The aquaculture industry is eager to expand, and governments of all political colours support this desire. A new research report shows, however, that public administration and the regulatory framework must be improved if the industry is to grow.
Political objectives are not enough to bring about the conditions required for Norwegian aquaculture to grow. Acts of Parliament, ordinances and regulations constitute important conditions within which the industry must function. Scientists from Nofima, UiT The Arctic University of Norway, the University of Stavanger, and the Norwegian University of Science and Technology have surveyed this framework in a new report and discovered several aspects of administration that can be improved. The report details the principal challenges that must be faced to achieve sustainable growth in the aquaculture industry.
A narrow view of sustainability
“The administration of the aquaculture industry focuses solely on environmental sustainability, and attention is concentrated into a few environmental parameters. In order to achieve the goal of sustainable development, social and economic sustainability should be included,” says Senior Scientist Otto Andreassen of Nofima.
The concept of sustainability stands on three pillars: environmental, economic and social sustainability. All three of these must be considered for growth in the industry to be said to be sustainable.
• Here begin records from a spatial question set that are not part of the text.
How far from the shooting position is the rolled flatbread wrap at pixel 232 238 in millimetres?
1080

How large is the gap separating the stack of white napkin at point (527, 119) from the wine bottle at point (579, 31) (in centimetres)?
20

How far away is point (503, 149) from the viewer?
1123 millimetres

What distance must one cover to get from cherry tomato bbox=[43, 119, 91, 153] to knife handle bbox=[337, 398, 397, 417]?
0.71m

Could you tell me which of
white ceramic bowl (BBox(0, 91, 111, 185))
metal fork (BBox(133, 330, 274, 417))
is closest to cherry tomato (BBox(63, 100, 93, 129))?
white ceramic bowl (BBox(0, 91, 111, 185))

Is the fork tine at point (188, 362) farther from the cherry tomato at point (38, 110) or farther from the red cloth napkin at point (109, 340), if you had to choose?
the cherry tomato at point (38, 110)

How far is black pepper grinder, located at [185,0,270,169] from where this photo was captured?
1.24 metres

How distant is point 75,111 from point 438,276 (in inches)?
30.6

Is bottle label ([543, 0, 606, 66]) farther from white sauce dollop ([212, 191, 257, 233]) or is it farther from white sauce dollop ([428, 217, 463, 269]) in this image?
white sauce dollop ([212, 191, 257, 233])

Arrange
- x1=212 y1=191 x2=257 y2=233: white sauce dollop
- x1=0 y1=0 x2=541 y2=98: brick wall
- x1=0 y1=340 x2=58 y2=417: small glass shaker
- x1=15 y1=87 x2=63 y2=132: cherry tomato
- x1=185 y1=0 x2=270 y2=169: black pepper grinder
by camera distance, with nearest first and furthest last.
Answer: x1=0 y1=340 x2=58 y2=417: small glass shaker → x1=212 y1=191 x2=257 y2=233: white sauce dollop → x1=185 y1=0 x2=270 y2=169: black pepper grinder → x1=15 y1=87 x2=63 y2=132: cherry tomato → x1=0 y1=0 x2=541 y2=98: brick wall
“The systems currently in use cannot weight various interests in a comprehensive manner. It may be the correct decision from an environmental point of view not to allow an aquaculture facility to be established at a particular location, but an overall evaluation that considers also employment opportunities, the spread of disease, and the development of the industry may support the establishment of the facility here,” explains project manager Roy Robertsen.
Stricter requirements for aquaculture
The report points out that stricter sustainability requirements are placed on the aquaculture industry than on other food and resource-based industries.
“Environmental considerations alone form the basis for growth in this industry. What would happen if the same was true also for other resource-based industries, such as the oil industry, agriculture, fishing and mineral mining?” asks Andreassen in a rhetorical question.
The scientist points out that the footprint left by agriculture – the cultural landscape in Norway – is widely accepted, and significant resources are invested to preserve it. The footprint of the aquaculture industry is accepted to a much lesser degree than those of other industries.
“We believe that the different ways of defining what is sustainable in different industries leads to a skewed and negative competition situation. Politicians should consider using more industry-neutral sustainability principles for all food and resource-based industries,” says Andreassen.
The regulations currently in force make rapid adaptation and change difficult. Even small adjustments of cages and facilities are subject to a complete placement application, and create a great deal of extra work for both the industry and the administration. The report also emphasises that the provisions that govern impact analyses do not include a requirement to include the positive effects of the aquaculture industry.
A maze of regulations
The administration of the aquaculture industry is complex, and it is subject to several different Acts of Parliament. Several government agencies are responsible for the various acts. Planning permission in coastal zones lies at the interface between central government and local self-determination, and these two are not coordinated. Tension can thus arise that may prevent good solutions being adopted, in the way, for example, that various locations are used.
The survey revealed also that guidelines for case management and investigation are deficient. Considerable leeway is given for discretionary decisions, and this leads to poor predictability for industrial players.
The scientists recommend that the administration becomes more coordinated and comprehensive, and that it includes consideration of other users and interests in the coastal zone.
“We must have a simpler, more industry-neutral and more predictable administration, if the aquaculture industry is to have the same opportunities for growth,” says Nofima scientist Otto Andreassen.
The report is part of a project for the Norwegian Seafood Research Fund (FHF). The purpose of the project is to draw up suggestions for simplification of the current regulations and how they are applied. Nofima is leading the project, in collaboration with UiT, UiS, the Norwegian University of Science and Technology and the law firm Kyllingstad Klevland.
Nofima, the Norwegian Institute of Food, Fisheries and Aquaculture Research, was established in 2008. Nofima is one of Europe’s largest institutes for applied research within the fields of fisheries, aquaculture and food.
The institute has around 350 employees and has an annual turnover of about NOK 530 million.
We carry out internationally recognised research and develop solutions that provide a competitive edge throughout the value chain.
The head office is located in Tromsø, and the research divisions are located in Bergen, Sunndalsøra, Stavanger, Tromsø and Ås.